1.1. L'emancipazione femminile tra 800 e 900

1.1.1 Rivendicazione dei diritti femminili tra 800 e 900

La corsa alla conquista dei diritti femminili favorita dalla rivoluzione francese e a cui l'illuminismo aveva fornito un'inesauribile riserva di strumenti intellettuali, venne violentemente arrestata, nel 1804, dall'emanazione del codice di Napoleone che diede corpo all'idea che la donna fosse proprietà dell'uomo e il suo compito primario quello di restare relegata in casa. Portalis, uno dei preparatori del codice, in base al solito principio della legge di natura che relega le donne in una condizione di inferiorità.

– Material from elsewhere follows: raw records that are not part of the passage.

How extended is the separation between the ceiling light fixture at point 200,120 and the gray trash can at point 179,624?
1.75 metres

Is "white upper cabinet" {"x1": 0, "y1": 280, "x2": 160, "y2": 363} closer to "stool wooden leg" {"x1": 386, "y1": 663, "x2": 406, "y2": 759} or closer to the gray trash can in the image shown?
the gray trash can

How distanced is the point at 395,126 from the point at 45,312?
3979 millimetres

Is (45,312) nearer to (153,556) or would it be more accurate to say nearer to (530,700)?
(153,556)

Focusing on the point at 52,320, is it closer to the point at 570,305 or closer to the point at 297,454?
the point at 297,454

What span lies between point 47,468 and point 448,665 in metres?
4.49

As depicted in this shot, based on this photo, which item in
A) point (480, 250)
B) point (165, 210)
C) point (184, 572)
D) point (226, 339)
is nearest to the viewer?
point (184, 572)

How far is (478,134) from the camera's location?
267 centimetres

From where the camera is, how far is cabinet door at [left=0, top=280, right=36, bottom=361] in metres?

Nella prima metà dell'800 il movimento per l'emancipazione che si era via via allargato fino a coinvolgere le classi meno privilegiate, si ritirò, tornando ad essere appannaggio di un'élite politica e culturale. Alla lotta veniva fornita una matrice a volte marcatamente socialista, secondo le più diffuse teorie del dibattito filosofico in corso, altre volte di tipo nazionale e democratica, secondo le aspirazioni degli stati europei a partire dagli anni '20. In Italia troviamo Bianca Milesi, che dopo aver studiato in Austria e Svizzera, tornò nel suo paese natio, diffuse le innovative tecniche educative che aveva appreso, e creò scuole popolari di mutuo insegnamento, dando vita anche ad una sezione femminile della carboneria per la diffusione delle idee mazziniane. Tra le sue discepole predilette c'era Cristina Trivulzio principessa di Belgiojoso la quale fu una vera e propria riformatrice sociale. Nel 1849, durante l'assedio di Roma, sollecitata da Mazzini, lei, colta, ricca e aristocratica, mise insieme un gruppo di 'scostumate' popolane e organizzò il pronto soccorso e il servizio ospedaliero per i feriti. Di queste nobildonne che aprivano i loro salotti a patrioti, letterati ed artisti permettendo la circolazione e lo sviluppo delle idee e che si dedicarono in particolar modo alla causa dell'elevazione culturale della donna, creando asili, circoli, scuole innovative, ve ne sono tantissime.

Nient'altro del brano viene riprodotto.